* Written exercise
Copy the data word for word, keeping every line.

* Records shown

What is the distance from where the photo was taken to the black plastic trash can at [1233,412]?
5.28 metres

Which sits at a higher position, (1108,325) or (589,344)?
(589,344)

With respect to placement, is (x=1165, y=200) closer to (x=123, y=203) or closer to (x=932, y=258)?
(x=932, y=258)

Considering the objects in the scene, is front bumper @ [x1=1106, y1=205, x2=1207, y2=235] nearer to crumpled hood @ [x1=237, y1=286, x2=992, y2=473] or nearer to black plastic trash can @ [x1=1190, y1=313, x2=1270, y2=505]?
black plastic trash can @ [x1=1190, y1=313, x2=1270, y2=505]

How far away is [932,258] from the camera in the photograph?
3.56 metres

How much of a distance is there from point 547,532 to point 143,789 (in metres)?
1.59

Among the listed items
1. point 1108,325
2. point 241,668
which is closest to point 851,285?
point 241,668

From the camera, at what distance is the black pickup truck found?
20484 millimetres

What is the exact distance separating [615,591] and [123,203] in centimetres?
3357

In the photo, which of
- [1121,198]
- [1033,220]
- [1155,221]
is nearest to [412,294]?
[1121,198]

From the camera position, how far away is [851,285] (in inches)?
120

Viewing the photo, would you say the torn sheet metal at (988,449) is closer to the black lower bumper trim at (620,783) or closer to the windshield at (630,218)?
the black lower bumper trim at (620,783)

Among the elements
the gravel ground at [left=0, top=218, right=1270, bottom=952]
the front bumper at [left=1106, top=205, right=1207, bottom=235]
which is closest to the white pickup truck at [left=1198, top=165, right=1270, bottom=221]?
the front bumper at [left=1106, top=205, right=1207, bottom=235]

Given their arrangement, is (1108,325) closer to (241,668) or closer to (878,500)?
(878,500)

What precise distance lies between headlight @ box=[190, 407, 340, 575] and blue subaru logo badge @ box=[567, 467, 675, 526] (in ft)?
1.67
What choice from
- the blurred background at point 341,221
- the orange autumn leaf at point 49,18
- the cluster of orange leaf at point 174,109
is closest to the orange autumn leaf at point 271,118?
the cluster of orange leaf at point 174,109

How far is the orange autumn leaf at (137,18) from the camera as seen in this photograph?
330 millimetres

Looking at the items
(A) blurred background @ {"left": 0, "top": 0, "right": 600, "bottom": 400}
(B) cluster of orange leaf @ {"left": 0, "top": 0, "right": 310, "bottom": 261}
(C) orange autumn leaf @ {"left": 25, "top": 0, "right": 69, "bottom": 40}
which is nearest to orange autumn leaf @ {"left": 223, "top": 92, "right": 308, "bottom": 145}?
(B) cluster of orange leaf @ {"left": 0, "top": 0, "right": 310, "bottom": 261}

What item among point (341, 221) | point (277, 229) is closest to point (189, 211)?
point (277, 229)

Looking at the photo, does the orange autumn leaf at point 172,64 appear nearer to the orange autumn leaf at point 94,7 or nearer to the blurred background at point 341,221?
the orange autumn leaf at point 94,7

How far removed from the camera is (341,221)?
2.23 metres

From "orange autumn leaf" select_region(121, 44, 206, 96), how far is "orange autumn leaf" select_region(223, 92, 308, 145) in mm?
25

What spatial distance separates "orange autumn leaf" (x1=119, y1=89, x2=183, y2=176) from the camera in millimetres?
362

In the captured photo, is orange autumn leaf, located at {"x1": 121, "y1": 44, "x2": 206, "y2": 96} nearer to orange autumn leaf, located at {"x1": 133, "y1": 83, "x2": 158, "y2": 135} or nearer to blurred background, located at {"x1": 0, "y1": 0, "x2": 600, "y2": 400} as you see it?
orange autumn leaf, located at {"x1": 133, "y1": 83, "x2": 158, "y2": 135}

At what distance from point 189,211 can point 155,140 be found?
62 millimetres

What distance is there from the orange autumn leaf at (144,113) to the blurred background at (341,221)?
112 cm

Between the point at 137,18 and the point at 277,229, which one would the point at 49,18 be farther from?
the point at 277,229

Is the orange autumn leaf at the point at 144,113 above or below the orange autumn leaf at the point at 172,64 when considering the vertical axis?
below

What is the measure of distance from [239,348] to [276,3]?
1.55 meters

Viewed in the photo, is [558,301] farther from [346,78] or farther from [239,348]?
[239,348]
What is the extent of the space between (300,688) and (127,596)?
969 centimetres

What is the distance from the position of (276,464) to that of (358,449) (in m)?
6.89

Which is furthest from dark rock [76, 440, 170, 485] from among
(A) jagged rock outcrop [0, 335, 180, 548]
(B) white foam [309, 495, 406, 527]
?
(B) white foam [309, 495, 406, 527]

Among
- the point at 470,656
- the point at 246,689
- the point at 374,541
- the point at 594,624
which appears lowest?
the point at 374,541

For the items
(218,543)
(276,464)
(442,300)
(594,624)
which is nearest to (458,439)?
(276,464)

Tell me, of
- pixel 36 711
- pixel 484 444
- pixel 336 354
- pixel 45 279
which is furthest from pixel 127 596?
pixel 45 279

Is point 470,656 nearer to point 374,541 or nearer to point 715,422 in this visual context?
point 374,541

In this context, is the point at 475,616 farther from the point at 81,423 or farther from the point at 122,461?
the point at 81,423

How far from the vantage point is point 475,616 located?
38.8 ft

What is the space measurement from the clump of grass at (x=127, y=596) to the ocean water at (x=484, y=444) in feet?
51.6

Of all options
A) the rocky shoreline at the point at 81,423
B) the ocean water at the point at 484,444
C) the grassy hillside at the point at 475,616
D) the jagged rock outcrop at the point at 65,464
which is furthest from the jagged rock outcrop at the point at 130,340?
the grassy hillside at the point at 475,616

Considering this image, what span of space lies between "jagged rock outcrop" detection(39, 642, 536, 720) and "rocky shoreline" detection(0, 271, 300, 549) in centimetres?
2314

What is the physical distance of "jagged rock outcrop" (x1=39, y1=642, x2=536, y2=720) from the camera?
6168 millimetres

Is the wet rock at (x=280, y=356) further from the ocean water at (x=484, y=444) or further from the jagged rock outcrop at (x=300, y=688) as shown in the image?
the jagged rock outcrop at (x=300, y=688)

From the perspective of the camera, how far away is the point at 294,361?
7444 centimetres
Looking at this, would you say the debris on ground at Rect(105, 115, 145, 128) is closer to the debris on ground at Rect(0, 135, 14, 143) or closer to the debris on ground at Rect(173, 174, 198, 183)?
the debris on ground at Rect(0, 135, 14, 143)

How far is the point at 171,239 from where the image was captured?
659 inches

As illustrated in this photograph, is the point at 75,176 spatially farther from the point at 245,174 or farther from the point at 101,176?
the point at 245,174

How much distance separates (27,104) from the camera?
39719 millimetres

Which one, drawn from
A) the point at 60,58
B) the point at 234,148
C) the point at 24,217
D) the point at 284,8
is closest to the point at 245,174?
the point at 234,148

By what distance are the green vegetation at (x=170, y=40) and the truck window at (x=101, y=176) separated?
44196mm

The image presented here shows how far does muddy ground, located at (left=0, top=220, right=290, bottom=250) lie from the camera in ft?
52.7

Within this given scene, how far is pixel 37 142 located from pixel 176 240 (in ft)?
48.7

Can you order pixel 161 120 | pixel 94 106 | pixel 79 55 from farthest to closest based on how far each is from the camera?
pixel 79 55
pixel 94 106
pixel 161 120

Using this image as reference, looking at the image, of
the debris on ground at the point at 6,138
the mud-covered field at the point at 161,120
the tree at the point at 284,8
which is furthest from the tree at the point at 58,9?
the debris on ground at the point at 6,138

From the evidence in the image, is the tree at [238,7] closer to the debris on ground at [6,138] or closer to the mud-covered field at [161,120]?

* Exercise response
What is the distance from where the photo was taken to the black plastic trash can at [1233,412]?
5.28 metres

Which sits at a higher position, (1108,325) or (589,344)?
(589,344)

With respect to placement, is (x=1165, y=200) closer to (x=123, y=203) or closer to (x=932, y=258)?
(x=932, y=258)

Considering the objects in the scene, is front bumper @ [x1=1106, y1=205, x2=1207, y2=235] nearer to crumpled hood @ [x1=237, y1=286, x2=992, y2=473] or nearer to black plastic trash can @ [x1=1190, y1=313, x2=1270, y2=505]?
black plastic trash can @ [x1=1190, y1=313, x2=1270, y2=505]

How far away is [932,258] from the camera in the photograph?
3.56 metres

How much of a distance is there from point 547,532 to point 143,789 (in metres)?
1.59

Among the listed items
1. point 1108,325
2. point 241,668
which is closest to point 851,285?
point 241,668

From the camera, at what distance is the black pickup truck found?
20484 millimetres

What is the exact distance separating [615,591] and [123,203] in centimetres?
3357

In the photo, which of
- [1121,198]
- [1033,220]
- [1155,221]
is nearest to [412,294]?
[1121,198]

From the camera position, how far away is [851,285] (in inches)?
120

Viewing the photo, would you say the torn sheet metal at (988,449) is closer to the black lower bumper trim at (620,783) or closer to the windshield at (630,218)?
the black lower bumper trim at (620,783)

Among the elements
the gravel ground at [left=0, top=218, right=1270, bottom=952]
the front bumper at [left=1106, top=205, right=1207, bottom=235]
which is closest to the white pickup truck at [left=1198, top=165, right=1270, bottom=221]?
the front bumper at [left=1106, top=205, right=1207, bottom=235]

Given their arrangement, is (1108,325) closer to (241,668) or closer to (878,500)?
(878,500)

What precise distance lies between headlight @ box=[190, 407, 340, 575] and blue subaru logo badge @ box=[567, 467, 675, 526] (in ft)?
1.67
What choice from
- the blurred background at point 341,221
- the orange autumn leaf at point 49,18
- the cluster of orange leaf at point 174,109
is closest to the orange autumn leaf at point 271,118?
the cluster of orange leaf at point 174,109

How far is the orange autumn leaf at (137,18) from the camera as seen in this photograph?
330 millimetres

Looking at the items
(A) blurred background @ {"left": 0, "top": 0, "right": 600, "bottom": 400}
(B) cluster of orange leaf @ {"left": 0, "top": 0, "right": 310, "bottom": 261}
(C) orange autumn leaf @ {"left": 25, "top": 0, "right": 69, "bottom": 40}
which is nearest to orange autumn leaf @ {"left": 223, "top": 92, "right": 308, "bottom": 145}?
(B) cluster of orange leaf @ {"left": 0, "top": 0, "right": 310, "bottom": 261}

What item among point (341, 221) | point (277, 229) is closest to point (189, 211)?
point (277, 229)

Looking at the photo, does the orange autumn leaf at point 172,64 appear nearer to the orange autumn leaf at point 94,7 or nearer to the blurred background at point 341,221?
the orange autumn leaf at point 94,7

How far removed from the camera is (341,221)?
2.23 metres

From "orange autumn leaf" select_region(121, 44, 206, 96), how far is "orange autumn leaf" select_region(223, 92, 308, 145) in mm?
25

What spatial distance separates "orange autumn leaf" (x1=119, y1=89, x2=183, y2=176) from the camera in millimetres?
362

In the captured photo, is orange autumn leaf, located at {"x1": 121, "y1": 44, "x2": 206, "y2": 96} nearer to orange autumn leaf, located at {"x1": 133, "y1": 83, "x2": 158, "y2": 135} or nearer to blurred background, located at {"x1": 0, "y1": 0, "x2": 600, "y2": 400} as you see it?
orange autumn leaf, located at {"x1": 133, "y1": 83, "x2": 158, "y2": 135}

At what distance from point 189,211 can point 155,140 be found?
62 millimetres

What distance is there from the orange autumn leaf at (144,113) to the blurred background at (341,221)?
112 cm

Between the point at 137,18 and the point at 277,229, which one would the point at 49,18 be farther from?
the point at 277,229

Is the orange autumn leaf at the point at 144,113 above or below the orange autumn leaf at the point at 172,64 when considering the vertical axis?
below

What is the measure of distance from [239,348] to [276,3]?
1.55 meters

Viewed in the photo, is [558,301] farther from [346,78] or farther from [239,348]?
[239,348]
What is the extent of the space between (300,688) and (127,596)?
969 centimetres

What is the distance from the position of (276,464) to that of (358,449) (in m)?
6.89

Which is furthest from dark rock [76, 440, 170, 485] from among
(A) jagged rock outcrop [0, 335, 180, 548]
(B) white foam [309, 495, 406, 527]
?
(B) white foam [309, 495, 406, 527]

Among
- the point at 470,656
- the point at 246,689
- the point at 374,541
- the point at 594,624
which appears lowest?
the point at 374,541

For the items
(218,543)
(276,464)
(442,300)
(594,624)
which is nearest to (458,439)?
(276,464)

Tell me, of
- pixel 36 711
- pixel 484 444
- pixel 336 354
- pixel 45 279
which is furthest from pixel 127 596?
pixel 45 279

Is point 470,656 nearer to point 374,541 or nearer to point 715,422 in this visual context?
point 374,541

In this context, is the point at 475,616 farther from the point at 81,423 or farther from the point at 122,461?
the point at 81,423

How far from the vantage point is point 475,616 located?
38.8 ft

What is the space measurement from the clump of grass at (x=127, y=596) to the ocean water at (x=484, y=444) in feet?
51.6

Of all options
A) the rocky shoreline at the point at 81,423
B) the ocean water at the point at 484,444
C) the grassy hillside at the point at 475,616
D) the jagged rock outcrop at the point at 65,464
which is furthest from the jagged rock outcrop at the point at 130,340?
the grassy hillside at the point at 475,616

Considering this image, what span of space lies between "jagged rock outcrop" detection(39, 642, 536, 720) and "rocky shoreline" detection(0, 271, 300, 549) in centimetres?
2314

What is the physical distance of "jagged rock outcrop" (x1=39, y1=642, x2=536, y2=720) from the camera?
6168 millimetres

Is the wet rock at (x=280, y=356) further from the ocean water at (x=484, y=444) or further from the jagged rock outcrop at (x=300, y=688) as shown in the image?
the jagged rock outcrop at (x=300, y=688)

From the perspective of the camera, how far away is the point at 294,361?
7444 centimetres
Looking at this, would you say the debris on ground at Rect(105, 115, 145, 128) is closer to the debris on ground at Rect(0, 135, 14, 143) or closer to the debris on ground at Rect(173, 174, 198, 183)?
the debris on ground at Rect(0, 135, 14, 143)

How far is the point at 171,239 from where the image was captured?
659 inches

As illustrated in this photograph, is the point at 75,176 spatially farther from the point at 245,174 or farther from the point at 101,176?
the point at 245,174

How much distance separates (27,104) from the camera?
39719 millimetres

Which one, drawn from
A) the point at 60,58
B) the point at 234,148
C) the point at 24,217
D) the point at 284,8
is closest to the point at 245,174?
the point at 234,148

By what distance are the green vegetation at (x=170, y=40) and the truck window at (x=101, y=176) separated?
44196mm

The image presented here shows how far does muddy ground, located at (left=0, top=220, right=290, bottom=250) lie from the camera in ft?
52.7

Within this given scene, how far is pixel 37 142 located from pixel 176 240 (in ft)?
48.7

Can you order pixel 161 120 | pixel 94 106 | pixel 79 55 from farthest to closest based on how far each is from the camera?
pixel 79 55
pixel 94 106
pixel 161 120

Using this image as reference, looking at the image, of
the debris on ground at the point at 6,138
the mud-covered field at the point at 161,120
the tree at the point at 284,8
which is furthest from the tree at the point at 58,9?
the debris on ground at the point at 6,138

From the evidence in the image, is the tree at [238,7] closer to the debris on ground at [6,138] or closer to the mud-covered field at [161,120]?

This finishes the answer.